Pairing up with landlords
Another industry-wide change playing out locally is the shift away from co-working companies signing traditional leases with landlords. Increasingly, these firms are negotiating management or joint-venture agreements with the landlord. One of the largest co-working campuses coming online in 2019 is in the Playa District. New York-based co-working company Industrious and office landlord EQ Office (formerly known as Equity Office Properties) have an agreement to manage the Howard Hughes Center there, which contains more than 100,000 square feet.

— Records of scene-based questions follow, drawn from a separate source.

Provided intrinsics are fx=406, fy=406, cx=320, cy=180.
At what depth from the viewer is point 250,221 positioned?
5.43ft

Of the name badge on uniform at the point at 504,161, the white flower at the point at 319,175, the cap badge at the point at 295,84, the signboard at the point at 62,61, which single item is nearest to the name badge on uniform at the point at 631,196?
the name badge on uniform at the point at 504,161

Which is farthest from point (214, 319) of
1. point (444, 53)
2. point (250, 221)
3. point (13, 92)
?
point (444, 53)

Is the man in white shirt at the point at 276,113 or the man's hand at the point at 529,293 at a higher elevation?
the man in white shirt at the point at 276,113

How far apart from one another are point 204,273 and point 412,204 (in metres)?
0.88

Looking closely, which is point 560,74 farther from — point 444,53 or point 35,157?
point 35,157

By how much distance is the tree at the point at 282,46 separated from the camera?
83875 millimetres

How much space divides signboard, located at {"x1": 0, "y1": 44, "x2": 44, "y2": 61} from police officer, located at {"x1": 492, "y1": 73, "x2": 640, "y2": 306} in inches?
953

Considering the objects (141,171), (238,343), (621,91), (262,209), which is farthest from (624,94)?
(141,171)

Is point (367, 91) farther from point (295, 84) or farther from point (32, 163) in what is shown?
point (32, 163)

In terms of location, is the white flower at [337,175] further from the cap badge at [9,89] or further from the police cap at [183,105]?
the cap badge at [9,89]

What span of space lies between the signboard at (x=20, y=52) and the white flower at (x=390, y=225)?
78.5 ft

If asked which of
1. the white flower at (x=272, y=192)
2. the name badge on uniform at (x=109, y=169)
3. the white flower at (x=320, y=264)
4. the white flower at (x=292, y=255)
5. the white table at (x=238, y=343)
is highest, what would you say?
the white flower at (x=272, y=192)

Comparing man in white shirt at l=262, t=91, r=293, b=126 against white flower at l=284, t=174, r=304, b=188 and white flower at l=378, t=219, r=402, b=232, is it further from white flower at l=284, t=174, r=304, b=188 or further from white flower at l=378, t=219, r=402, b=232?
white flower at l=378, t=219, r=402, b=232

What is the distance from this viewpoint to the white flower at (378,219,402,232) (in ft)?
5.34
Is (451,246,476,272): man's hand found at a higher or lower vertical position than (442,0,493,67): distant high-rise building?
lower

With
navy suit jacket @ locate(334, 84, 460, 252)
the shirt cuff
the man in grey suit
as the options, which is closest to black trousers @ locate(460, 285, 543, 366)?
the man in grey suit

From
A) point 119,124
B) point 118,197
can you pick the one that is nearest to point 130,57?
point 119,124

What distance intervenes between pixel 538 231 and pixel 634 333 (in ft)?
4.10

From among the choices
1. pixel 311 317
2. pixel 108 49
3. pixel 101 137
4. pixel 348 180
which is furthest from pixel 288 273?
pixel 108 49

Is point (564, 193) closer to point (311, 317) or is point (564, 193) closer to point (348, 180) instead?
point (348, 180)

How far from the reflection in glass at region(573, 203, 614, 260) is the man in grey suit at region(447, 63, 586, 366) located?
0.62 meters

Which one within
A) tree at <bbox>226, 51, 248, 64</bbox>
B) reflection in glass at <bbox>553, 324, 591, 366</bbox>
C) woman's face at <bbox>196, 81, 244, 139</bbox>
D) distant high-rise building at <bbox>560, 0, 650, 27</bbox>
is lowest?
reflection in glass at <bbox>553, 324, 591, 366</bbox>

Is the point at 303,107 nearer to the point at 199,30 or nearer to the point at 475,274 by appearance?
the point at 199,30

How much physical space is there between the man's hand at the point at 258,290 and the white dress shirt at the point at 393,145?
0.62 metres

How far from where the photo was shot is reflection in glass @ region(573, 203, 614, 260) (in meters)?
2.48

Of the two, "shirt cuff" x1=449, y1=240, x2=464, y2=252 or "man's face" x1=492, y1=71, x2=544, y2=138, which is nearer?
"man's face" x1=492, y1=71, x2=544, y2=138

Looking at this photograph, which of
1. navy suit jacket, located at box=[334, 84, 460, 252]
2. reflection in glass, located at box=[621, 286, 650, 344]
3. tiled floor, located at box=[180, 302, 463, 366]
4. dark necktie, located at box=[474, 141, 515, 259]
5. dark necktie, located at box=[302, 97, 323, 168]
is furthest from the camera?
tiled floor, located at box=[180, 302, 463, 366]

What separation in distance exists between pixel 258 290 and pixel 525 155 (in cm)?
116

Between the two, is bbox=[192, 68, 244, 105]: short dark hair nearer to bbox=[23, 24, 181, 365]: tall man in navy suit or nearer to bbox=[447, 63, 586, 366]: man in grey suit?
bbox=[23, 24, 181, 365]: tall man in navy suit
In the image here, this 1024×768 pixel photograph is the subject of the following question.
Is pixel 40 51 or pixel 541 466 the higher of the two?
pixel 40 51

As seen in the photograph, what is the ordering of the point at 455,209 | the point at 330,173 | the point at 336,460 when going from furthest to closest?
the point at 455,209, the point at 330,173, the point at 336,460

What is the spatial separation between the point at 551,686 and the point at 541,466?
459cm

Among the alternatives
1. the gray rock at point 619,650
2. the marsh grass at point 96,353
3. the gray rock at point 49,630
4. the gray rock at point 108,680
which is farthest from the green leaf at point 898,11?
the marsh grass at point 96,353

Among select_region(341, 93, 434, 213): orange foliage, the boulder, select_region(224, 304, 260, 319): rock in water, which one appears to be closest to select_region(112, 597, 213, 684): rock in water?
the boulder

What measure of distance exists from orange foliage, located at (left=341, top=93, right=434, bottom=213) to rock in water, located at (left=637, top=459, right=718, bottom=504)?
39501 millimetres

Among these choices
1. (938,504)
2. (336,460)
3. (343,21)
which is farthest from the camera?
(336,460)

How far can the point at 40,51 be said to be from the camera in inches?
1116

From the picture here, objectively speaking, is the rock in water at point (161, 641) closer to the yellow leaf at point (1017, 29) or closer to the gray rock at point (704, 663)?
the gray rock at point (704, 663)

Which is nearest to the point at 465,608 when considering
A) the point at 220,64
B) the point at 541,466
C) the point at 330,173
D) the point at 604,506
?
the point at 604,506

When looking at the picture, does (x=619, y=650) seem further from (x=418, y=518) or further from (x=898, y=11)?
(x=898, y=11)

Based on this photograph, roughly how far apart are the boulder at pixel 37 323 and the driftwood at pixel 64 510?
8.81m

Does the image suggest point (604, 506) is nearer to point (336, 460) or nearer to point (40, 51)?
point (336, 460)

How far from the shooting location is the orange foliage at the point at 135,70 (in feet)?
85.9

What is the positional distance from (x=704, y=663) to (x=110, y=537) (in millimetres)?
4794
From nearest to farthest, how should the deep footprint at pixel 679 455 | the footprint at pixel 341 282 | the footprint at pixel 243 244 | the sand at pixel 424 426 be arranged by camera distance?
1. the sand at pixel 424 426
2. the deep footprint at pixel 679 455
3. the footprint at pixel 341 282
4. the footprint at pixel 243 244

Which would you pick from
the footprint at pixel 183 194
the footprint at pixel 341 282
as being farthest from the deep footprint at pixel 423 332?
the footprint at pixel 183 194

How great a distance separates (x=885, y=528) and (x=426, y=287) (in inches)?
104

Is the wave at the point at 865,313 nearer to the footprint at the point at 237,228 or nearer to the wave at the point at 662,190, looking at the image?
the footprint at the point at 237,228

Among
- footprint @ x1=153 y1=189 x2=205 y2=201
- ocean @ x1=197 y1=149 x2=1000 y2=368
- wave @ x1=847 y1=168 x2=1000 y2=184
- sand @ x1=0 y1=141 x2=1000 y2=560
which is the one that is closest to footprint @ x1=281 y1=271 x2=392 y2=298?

Brookfield Property Partners recently teamed up with co-working company Convene to open 50,000 square feet of work and meeting space at the Wells Fargo Center at 333 South Grand Avenue and 20,000 square feet at 777 South Figueroa Street. The project was Convene’s first foray into the West Coast market.
IWG, which manages over a million feet of rentable space locally between its Regus and Spaces brands, plans to grow its L.A. footprint over the next year and a half primarily through management agreements, according to Berretta.
“Owners and landlords are realizing that in order to remain competitive, they have to offer a highly amenitized building — roof patios, outdoor space, full-service gyms, enhanced food and beverage — or integrate co-working to activate areas of the building that are not as interesting,” said Berretta.
Berretta compared the co-working management setup to that of the hotel industry, where a property owner might work with a hotel operator to select a brand appropriate for the location and manage the hotel.
Chang, of BlankSpaces, said that such deals remove some of the risk for companies such as his, which counts Compass among its tenants. “I can grow on someone else’s dime,” he said. “I can do what I do best: Operate.”
BlankSpaces, which currently has between 30,000 and 35,000 square feet at its three locations in L.A., will expand to a total of just under 50,000 square feet when it opens locations in Larchmont, Irvine and Long Beach this year under management agreements, Chang said.
Room for boutiques
Some operators believe that there is still money to be made from smaller companies and solo entrepreneurs, especially if a downturn is on the horizon. Despite taking on more enterprise clients, Cross Campus plans to continue servicing the smaller types of businesses that helped it grow.
“You sort of lose the environment if you go completely toward an enterprise model,” said Olshansky. “Large companies love having small businesses in the
same community. Small companies feel validated by larger companies in the community.”
Cross Campus charges around $300 per month for 24/7 access to one of its shared workspaces; its one-person offices start at $600 per month.
With each location having between 8,000 and 10,000 square feet, BlankSpaces isn’t able to devote large amounts of space to enterprise clients, Chang said. But having smaller spaces allows the operator more choices in neighborhoods untouched by bigger players, such as Larchmont and Calabasas, which Chang is eyeing.
“Boutique co-working is definitely viable,” he said. “Hilton is huge, but the Ace Hotel does fine.”